[Collected data]:
——

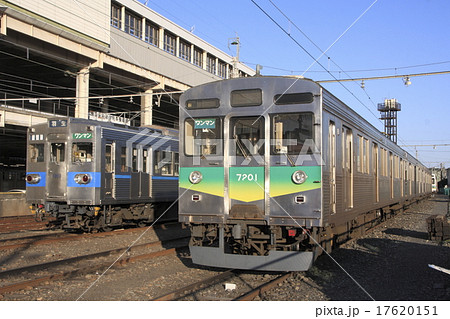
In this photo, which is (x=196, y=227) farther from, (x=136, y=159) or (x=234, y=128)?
(x=136, y=159)

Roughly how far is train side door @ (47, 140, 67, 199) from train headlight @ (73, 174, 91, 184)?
1.35 ft

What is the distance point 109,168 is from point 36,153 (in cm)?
241

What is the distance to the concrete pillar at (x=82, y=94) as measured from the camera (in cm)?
2558

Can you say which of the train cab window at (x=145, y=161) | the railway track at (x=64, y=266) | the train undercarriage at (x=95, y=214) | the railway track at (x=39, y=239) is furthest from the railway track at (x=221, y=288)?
the train cab window at (x=145, y=161)

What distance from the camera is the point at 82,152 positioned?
44.2 ft

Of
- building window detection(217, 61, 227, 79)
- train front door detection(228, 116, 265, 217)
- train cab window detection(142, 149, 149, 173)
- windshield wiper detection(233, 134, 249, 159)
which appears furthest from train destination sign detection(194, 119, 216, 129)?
building window detection(217, 61, 227, 79)

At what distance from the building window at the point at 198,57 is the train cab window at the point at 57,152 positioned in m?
25.5

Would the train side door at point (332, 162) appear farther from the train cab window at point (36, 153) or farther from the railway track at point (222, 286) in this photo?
the train cab window at point (36, 153)

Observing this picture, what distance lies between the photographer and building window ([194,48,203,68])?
125 ft

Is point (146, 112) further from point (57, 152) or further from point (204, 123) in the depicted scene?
point (204, 123)

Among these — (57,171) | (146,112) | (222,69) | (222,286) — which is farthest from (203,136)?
(222,69)

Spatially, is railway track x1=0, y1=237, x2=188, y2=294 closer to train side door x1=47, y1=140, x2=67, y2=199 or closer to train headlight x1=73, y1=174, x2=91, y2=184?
train headlight x1=73, y1=174, x2=91, y2=184

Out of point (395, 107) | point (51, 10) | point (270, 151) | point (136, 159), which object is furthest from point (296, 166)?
point (395, 107)

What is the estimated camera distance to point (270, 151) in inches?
289
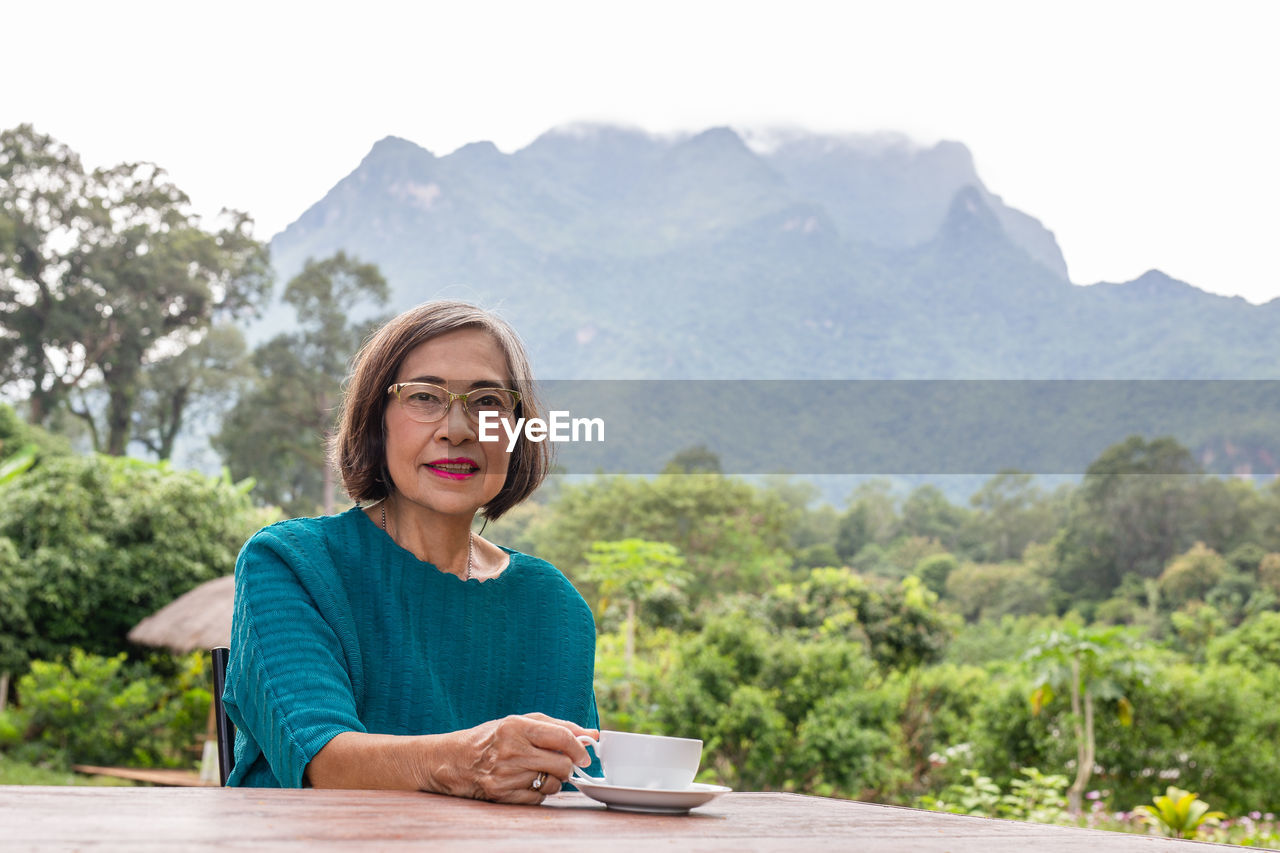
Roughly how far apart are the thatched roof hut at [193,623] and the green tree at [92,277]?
16483 millimetres

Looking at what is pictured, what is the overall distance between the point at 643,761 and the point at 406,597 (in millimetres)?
514

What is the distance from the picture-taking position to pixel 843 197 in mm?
63094

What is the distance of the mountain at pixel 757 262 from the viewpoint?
152 ft

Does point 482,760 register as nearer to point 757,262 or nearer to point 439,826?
point 439,826

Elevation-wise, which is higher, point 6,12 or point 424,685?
point 6,12

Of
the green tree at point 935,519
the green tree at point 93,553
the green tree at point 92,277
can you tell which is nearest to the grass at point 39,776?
the green tree at point 93,553

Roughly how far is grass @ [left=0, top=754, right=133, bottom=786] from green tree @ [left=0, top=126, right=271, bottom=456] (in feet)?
55.6

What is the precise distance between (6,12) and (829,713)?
3696cm

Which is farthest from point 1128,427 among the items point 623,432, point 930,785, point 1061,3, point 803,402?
point 930,785

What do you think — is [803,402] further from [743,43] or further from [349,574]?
[349,574]

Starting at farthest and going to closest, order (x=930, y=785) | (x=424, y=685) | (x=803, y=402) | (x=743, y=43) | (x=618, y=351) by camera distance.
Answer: (x=743, y=43) < (x=618, y=351) < (x=803, y=402) < (x=930, y=785) < (x=424, y=685)

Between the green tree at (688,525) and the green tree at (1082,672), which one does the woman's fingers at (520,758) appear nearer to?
the green tree at (1082,672)

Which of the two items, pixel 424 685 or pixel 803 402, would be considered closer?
pixel 424 685

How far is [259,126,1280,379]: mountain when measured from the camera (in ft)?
152
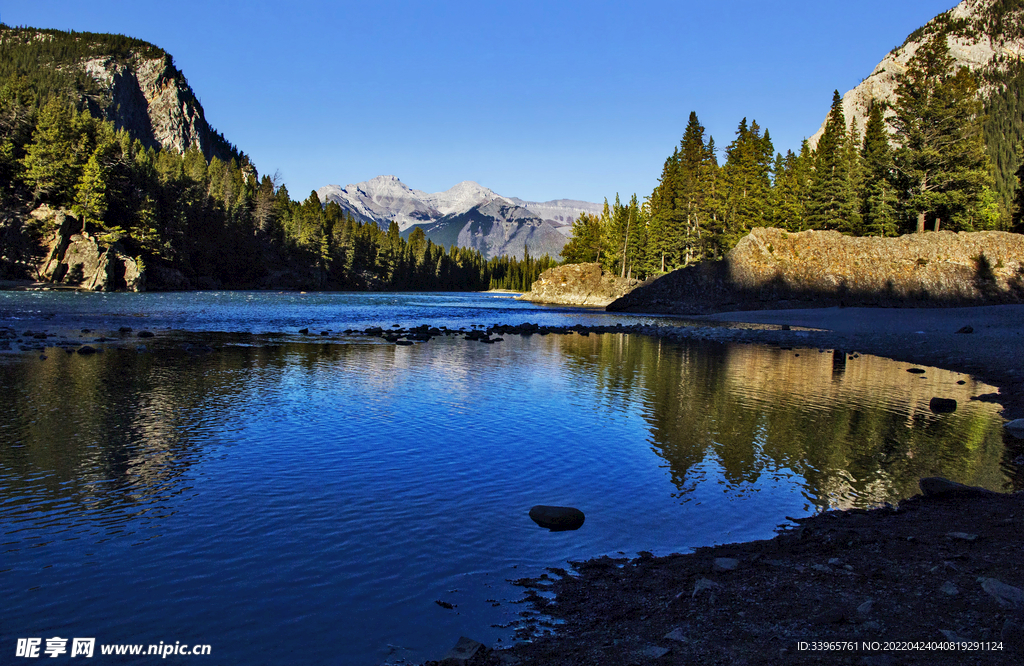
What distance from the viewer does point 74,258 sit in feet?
256

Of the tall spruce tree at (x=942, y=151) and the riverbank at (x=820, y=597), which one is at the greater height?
the tall spruce tree at (x=942, y=151)

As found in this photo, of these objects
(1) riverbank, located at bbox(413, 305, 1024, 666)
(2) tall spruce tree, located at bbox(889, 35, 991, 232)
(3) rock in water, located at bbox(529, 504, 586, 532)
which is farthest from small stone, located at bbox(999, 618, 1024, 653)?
(2) tall spruce tree, located at bbox(889, 35, 991, 232)

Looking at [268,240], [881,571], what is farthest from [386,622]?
[268,240]

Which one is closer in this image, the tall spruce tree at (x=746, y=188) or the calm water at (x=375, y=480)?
the calm water at (x=375, y=480)

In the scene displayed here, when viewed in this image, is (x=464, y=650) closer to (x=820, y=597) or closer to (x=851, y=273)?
(x=820, y=597)

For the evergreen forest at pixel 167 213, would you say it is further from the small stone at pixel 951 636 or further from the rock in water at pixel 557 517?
the small stone at pixel 951 636

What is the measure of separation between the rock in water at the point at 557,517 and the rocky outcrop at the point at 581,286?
269 feet

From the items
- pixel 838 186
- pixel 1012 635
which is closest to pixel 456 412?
pixel 1012 635

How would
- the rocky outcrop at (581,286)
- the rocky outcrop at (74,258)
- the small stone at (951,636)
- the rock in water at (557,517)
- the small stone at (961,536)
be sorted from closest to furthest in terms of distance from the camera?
the small stone at (951,636) < the small stone at (961,536) < the rock in water at (557,517) < the rocky outcrop at (74,258) < the rocky outcrop at (581,286)

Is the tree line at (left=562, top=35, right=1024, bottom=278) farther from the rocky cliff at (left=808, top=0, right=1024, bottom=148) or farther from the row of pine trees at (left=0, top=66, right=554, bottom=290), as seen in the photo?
the rocky cliff at (left=808, top=0, right=1024, bottom=148)

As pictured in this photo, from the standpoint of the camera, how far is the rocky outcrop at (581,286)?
3666 inches

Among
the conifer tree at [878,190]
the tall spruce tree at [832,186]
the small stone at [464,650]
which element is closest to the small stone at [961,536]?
the small stone at [464,650]

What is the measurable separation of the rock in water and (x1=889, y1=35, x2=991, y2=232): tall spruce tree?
6564 cm

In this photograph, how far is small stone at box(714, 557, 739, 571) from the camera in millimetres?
6662
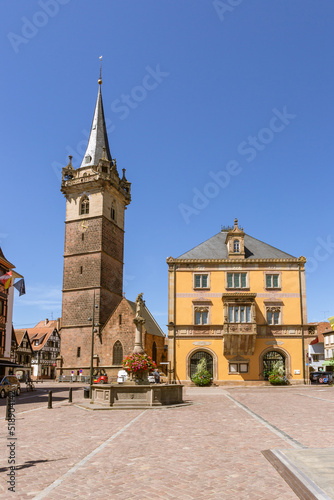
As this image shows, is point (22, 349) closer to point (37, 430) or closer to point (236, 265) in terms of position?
point (236, 265)

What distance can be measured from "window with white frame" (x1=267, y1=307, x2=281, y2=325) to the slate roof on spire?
34.5 meters

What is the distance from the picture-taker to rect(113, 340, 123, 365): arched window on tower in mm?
56844

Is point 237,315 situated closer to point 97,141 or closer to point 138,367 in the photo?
point 138,367

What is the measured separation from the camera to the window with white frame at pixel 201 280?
44750mm

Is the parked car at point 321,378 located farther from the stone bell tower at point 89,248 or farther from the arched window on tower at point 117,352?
the stone bell tower at point 89,248

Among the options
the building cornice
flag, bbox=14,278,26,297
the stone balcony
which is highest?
the building cornice

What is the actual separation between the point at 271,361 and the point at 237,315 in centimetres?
532

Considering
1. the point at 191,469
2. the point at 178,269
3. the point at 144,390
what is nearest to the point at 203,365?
the point at 178,269

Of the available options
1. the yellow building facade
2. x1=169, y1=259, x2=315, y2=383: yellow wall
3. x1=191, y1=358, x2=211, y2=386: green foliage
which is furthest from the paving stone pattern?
x1=169, y1=259, x2=315, y2=383: yellow wall

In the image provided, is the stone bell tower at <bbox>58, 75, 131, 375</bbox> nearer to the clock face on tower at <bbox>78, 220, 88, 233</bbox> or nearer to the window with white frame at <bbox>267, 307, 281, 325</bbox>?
the clock face on tower at <bbox>78, 220, 88, 233</bbox>

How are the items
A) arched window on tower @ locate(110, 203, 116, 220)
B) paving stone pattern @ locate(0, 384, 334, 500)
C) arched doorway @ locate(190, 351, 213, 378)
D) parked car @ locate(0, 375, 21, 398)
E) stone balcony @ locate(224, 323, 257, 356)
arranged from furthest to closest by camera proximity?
arched window on tower @ locate(110, 203, 116, 220), arched doorway @ locate(190, 351, 213, 378), stone balcony @ locate(224, 323, 257, 356), parked car @ locate(0, 375, 21, 398), paving stone pattern @ locate(0, 384, 334, 500)

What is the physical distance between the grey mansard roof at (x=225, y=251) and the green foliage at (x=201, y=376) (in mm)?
10107

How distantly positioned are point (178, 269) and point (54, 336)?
53.0 metres

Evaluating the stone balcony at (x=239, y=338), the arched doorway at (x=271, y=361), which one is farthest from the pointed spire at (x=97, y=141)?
the arched doorway at (x=271, y=361)
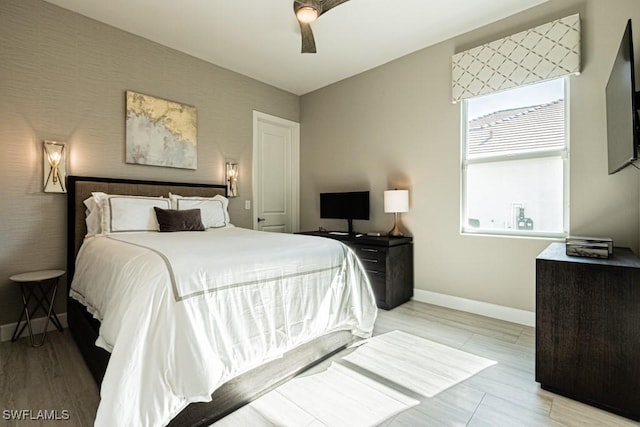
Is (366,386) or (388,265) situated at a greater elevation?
(388,265)

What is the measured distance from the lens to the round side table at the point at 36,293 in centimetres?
247

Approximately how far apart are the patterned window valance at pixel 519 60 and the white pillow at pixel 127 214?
339 centimetres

——

[SHORT EXERCISE]: Copy out only the lines beginning at the line with "What is the physical" and ending at the last line of the entries. Keep them exact; drop pictures.

[SOLUTION TO THIS EXERCISE]:
What is the physical distance between the grey mansard roof at (x=225, y=251) and the green foliage at (x=201, y=376) (in mm)?
10107

How distantly positioned are point (178, 269) and point (54, 336)?
53.0 metres

Evaluating the stone balcony at (x=239, y=338), the arched doorway at (x=271, y=361), which one is farthest from the pointed spire at (x=97, y=141)?
the arched doorway at (x=271, y=361)
Is (366,386) or (388,265) situated at a greater elevation?
(388,265)

What is the measured distance from the lens to the round side table at the point at 36,293 in centimetres?
247

Approximately how far apart are the patterned window valance at pixel 519 60 and the white pillow at pixel 127 214?
339 centimetres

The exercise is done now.